Description of the task: Pick out each line of the records below that contains the word "between", and copy those lines unchanged.

**** Materials provided

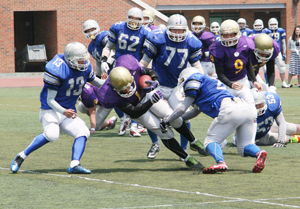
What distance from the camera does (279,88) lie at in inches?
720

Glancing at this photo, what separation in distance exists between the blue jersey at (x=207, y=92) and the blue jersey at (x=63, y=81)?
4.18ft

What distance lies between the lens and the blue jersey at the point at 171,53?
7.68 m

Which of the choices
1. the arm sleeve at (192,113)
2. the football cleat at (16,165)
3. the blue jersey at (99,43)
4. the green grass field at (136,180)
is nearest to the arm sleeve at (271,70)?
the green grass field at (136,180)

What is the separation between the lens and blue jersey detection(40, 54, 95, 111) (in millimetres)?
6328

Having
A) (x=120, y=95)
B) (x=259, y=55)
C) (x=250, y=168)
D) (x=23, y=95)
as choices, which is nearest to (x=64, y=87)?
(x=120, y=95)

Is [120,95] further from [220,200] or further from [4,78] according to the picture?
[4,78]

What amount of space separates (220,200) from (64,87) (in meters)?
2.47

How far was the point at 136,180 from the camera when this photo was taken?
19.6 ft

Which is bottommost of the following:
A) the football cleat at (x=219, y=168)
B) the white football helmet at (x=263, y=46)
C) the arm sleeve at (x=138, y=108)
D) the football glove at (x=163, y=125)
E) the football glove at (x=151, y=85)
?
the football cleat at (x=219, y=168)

********
**** Materials provided

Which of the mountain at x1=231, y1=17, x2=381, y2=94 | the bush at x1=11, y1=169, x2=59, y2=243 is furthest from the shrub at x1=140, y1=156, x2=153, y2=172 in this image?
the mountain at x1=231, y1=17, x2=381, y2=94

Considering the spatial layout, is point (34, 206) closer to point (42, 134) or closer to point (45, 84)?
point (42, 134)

********

Task answer:
Glancing at this photo, what separation in distance exists between the blue jersey at (x=207, y=92) and the blue jersey at (x=63, y=81)?
What distance lies between the lens and the blue jersey at the point at 171,53?
What is the separation between the lens and blue jersey detection(40, 54, 95, 111) (in millimetres)?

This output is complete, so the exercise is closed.